2. The user who starts the pipeline has at least the Developer role in the target project.

This feature is behind the allow_push_to_allowlisted_projects feature flag, disabled by default in GitLab 19.0. Ask your administrator to enable it.

Rapid Diffs for merge request reviews (Beta)

In previous versions of GitLab, you would have to wait for the Changes tab to load all files before you could begin reviewing, which slowed down large reviews.

Now you can use Rapid Diffs to review merge requests with faster initial load, smoother scrolling, and more responsive interactions across files. Rapid Diffs uses the same technology that already powers the commits page.

Rapid Diffs is in beta. Some features from the classic diff experience aren’t yet available. You can switch back at any time.

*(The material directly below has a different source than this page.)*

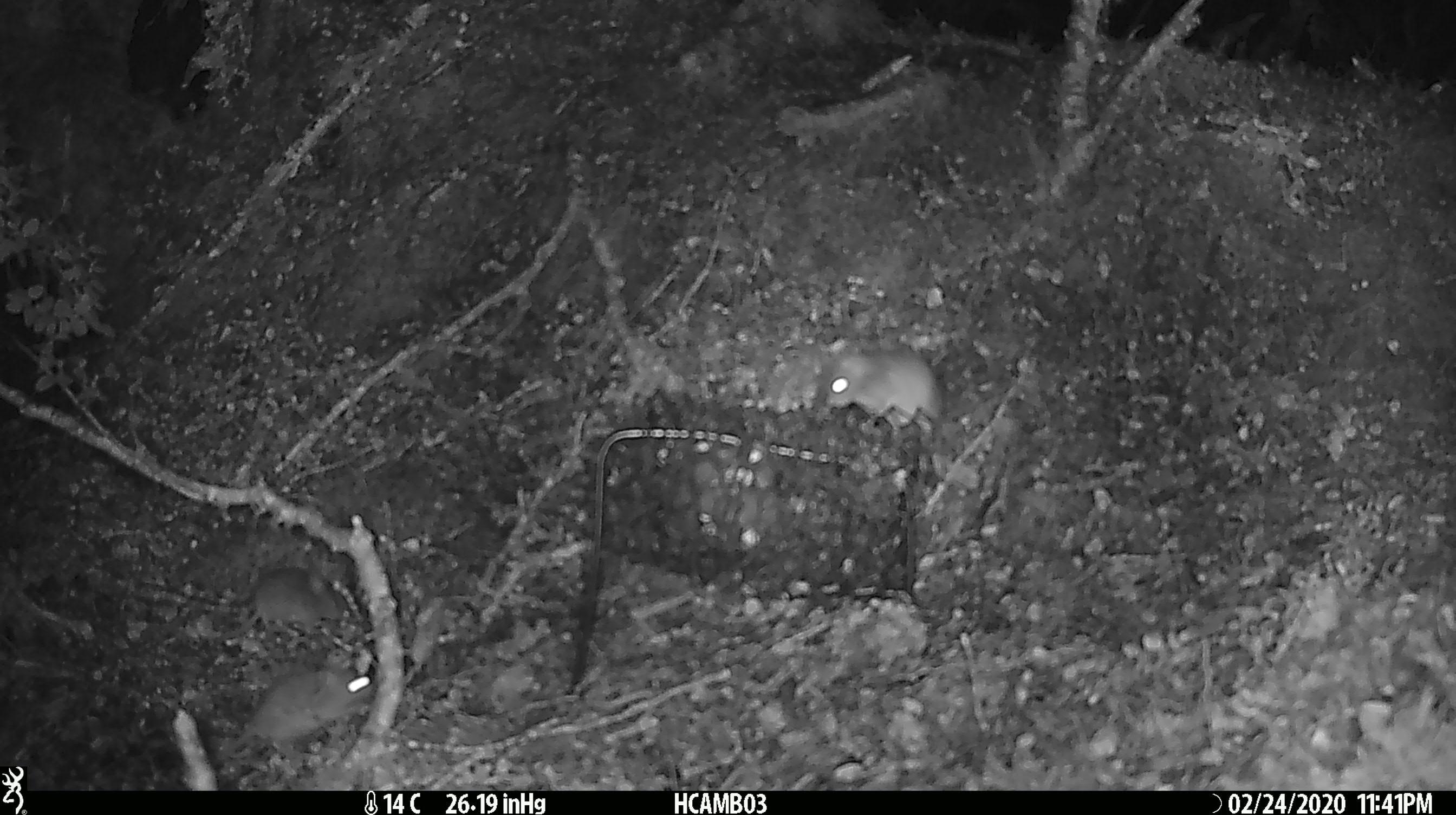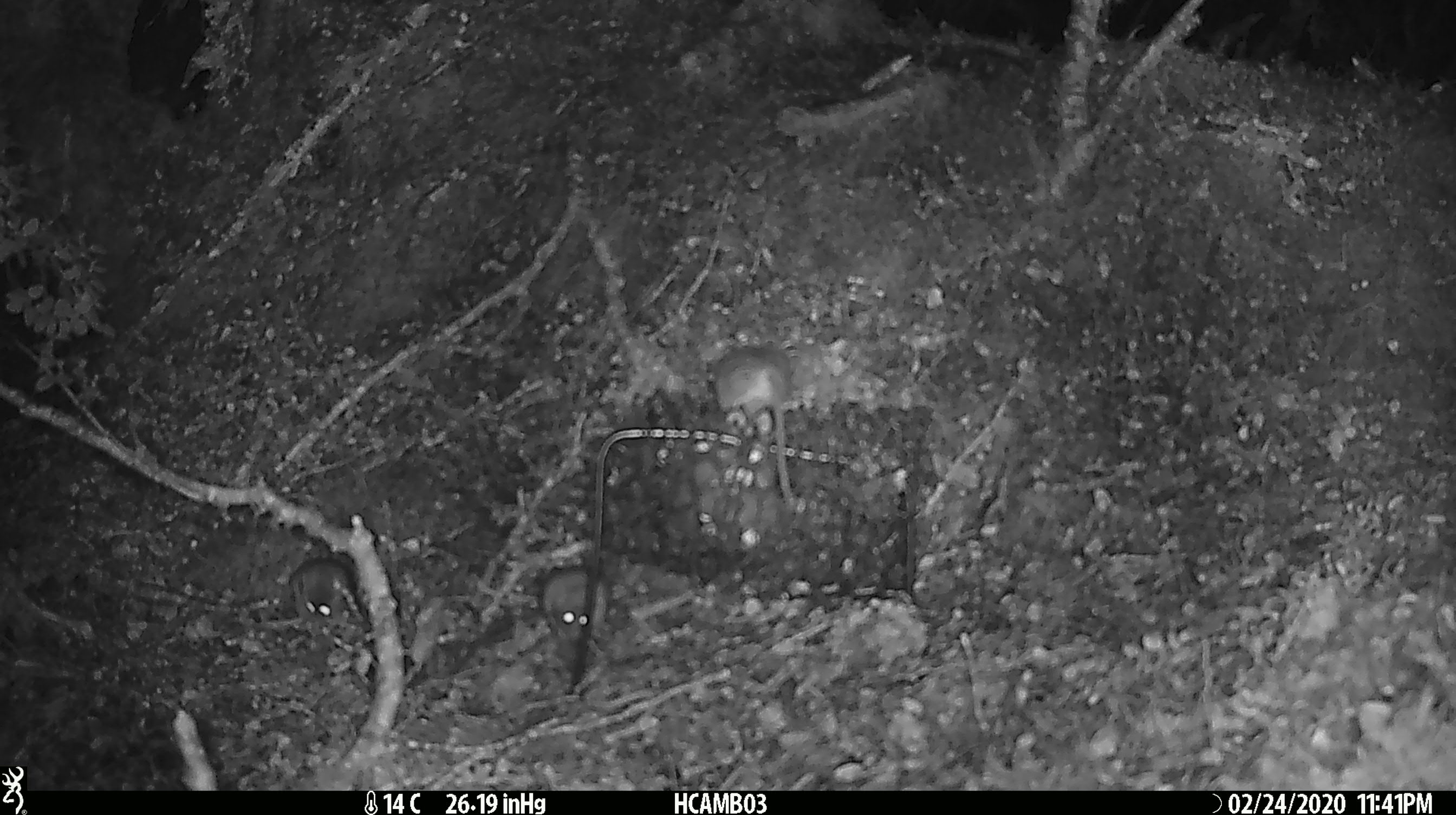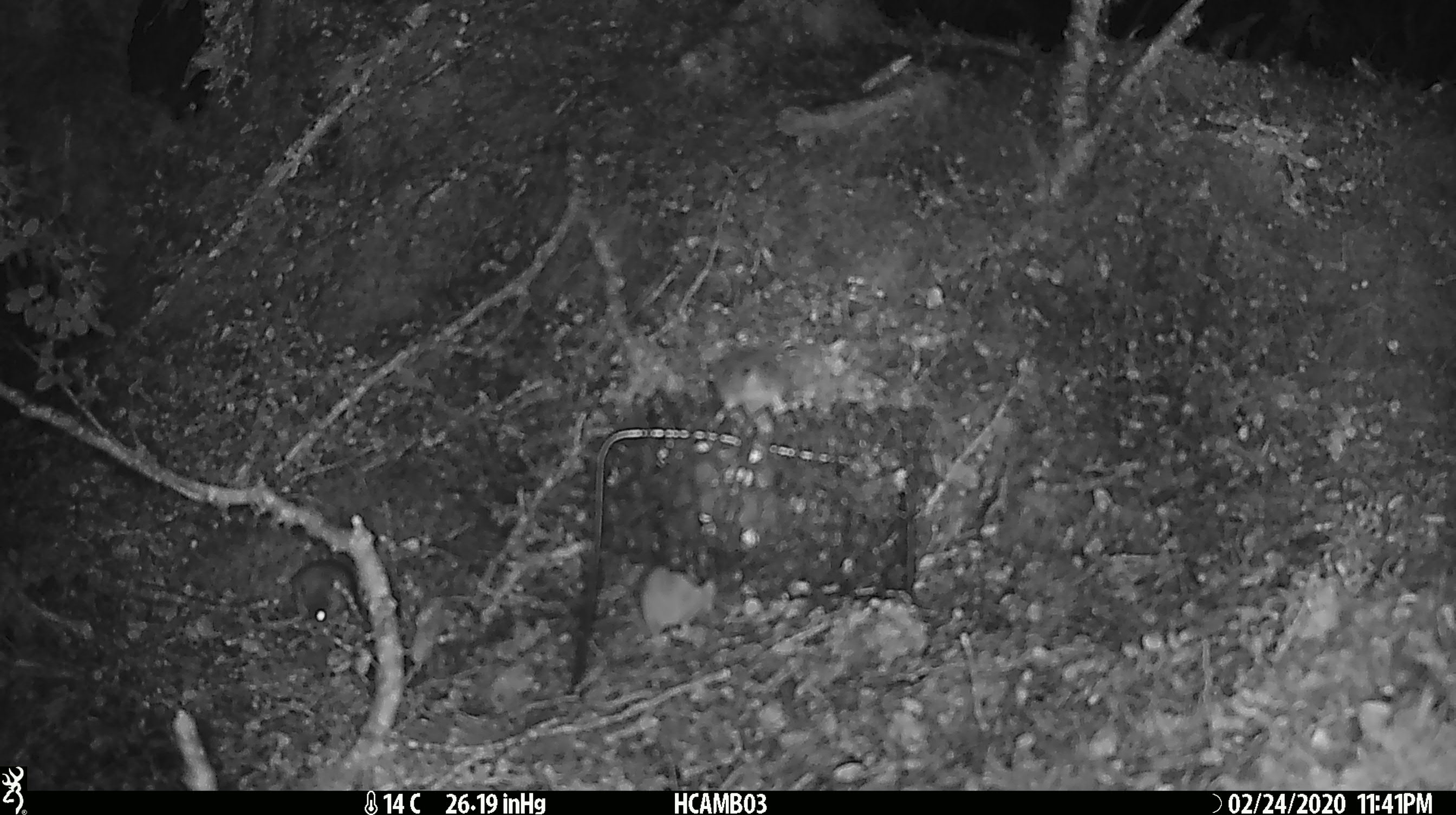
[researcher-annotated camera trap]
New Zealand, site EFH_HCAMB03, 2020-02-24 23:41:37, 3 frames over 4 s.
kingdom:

Watch the overview video and share your experience in the feedback issue.

GitLab Runner 19.0

We’re also releasing GitLab Runner 19.0 today! GitLab Runner is the highly-scalable build agent that runs your CI/CD jobs and sends the results back to a GitLab instance. GitLab Runner works in conjunction with GitLab CI/CD, the open-source continuous integration service included with GitLab.

What’s New

• Runner instrumentation: Feature negotiation, OTLP export client, and first job_execution span
• Add configurable prepare stage timeout to runner configuration

Bug Fixes

• Comprehensive fixes for FF_SCRIPTS_TO_STEPS feature flag implementation
• SignatureDoesNotMatch error when downloading S3 cache
• Runtime error when GitLab Runner runs in AWS with S3 cache
• Broken RPM S3 download links for amd64, arm64, arm, and armhf in GitLab Runner 18.9.0 and later
• Negative exit codes are reported incorrectly on Windows
• Incorrect Kubernetes executor service container naming documentation

The list of all changes is in the GitLab Runner CHANGELOG.